I was able to dig up a screenshot thanks to archive.org of someone’s profile from Mr Wong.
Seeing a front page like this was pretty much the norm in 2010. You’d have links for electricians mixed in with LPN’s, website designers, gambling, porn, pharma…whatever. A true free for all.
From that point on, the term social bookmarking became bastardized. Even if you wanted to use a reputable social bookmarking website for your own bookmarks, they were all meshed in with the rest of the spam. The truly reputable websites no-followed all links, but that really didn’t matter because at that point they were all on huge lists being traded on all of the forums, so it didn’t matter.
Clarifying the Confusion
I think one reason a lot of people confuse sites like Delicious and Inbound, is they both allow you to share websites and upvote things. But there are major differences between the old social bookmarking websites, and modern day social networks.
Websites like Reddit, Inbound etc are not intended to be an online bookmark or “social bookmarking” website nor do they self-identify as social bookmarking websites. I personally would classify them as a social network, community, etc.
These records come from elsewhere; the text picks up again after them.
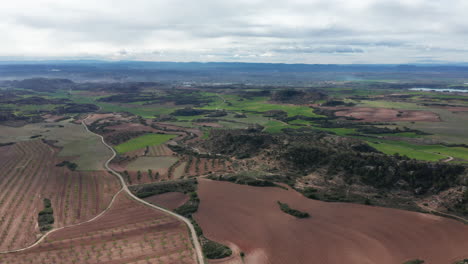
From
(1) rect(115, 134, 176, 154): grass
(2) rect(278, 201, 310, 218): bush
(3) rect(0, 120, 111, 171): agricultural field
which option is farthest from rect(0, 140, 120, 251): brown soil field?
(2) rect(278, 201, 310, 218): bush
Another reason why sites like Inbound, Growth Hackers, etc are known as social bookmarking websites is people keep putting them on social bookmarking lists. Even in 2016, people are still doing it. I don’t know why. It all gets marked as spam.
Social bookmarks are in fact dead, but really only for one reason, netizens save and curate URLs in much more sophisticated ways such as:
- Chrome / Firefox accounts
- Google Keep
I suppose I can see how websites like Reddit and Inbound can be viewed as social bookmarking sites. Yes, you can share a link to them and up-vote but the same can be said for almost any web 2.0 website. You can share and “vote” on Facebook, Twitter, Pinterest, even 4chan.
The other big difference between those older social bookmarking websites and modern day social networks is community moderation. As a moderator of Inbound.org, I can attest to the fact that people still try and use Inbound as a platform to place links. Every day, all day you see people submitting nonsense and every day one of the moderators (or Aksimet) will pound them into the ground. 2nd offense, you get permabanned.
The same goes for Reddit, you have moderators for each sub-reddit, and normal users can mark comments and threads as “spam.” Even the slightest wiff of something spammy will get drop kicked in the temple with a swift click of the mouse. Even the savviest of savvy marketers know how hard it is to trick Reddit users.
The term social bookmarking carries a certain stigma, a negative one at that. Most people I know stopped using this term completely. I don’t know why it has stuck around or made a comeback.
Perhaps it is the guilt we all feel from shamelessly spamming the web for years? Is disavowing and running white-hat agencies and consultancies our way of atoning for our digital sins?
Either way, if you are still using the term “social bookmarking” you’ll probably get a few disappointed looks from your colleagues. I invite all of you to find a new term for these websites, whatever you wish.
Lastly, while these websites may in fact be dead, let us always remember their place in SEO history.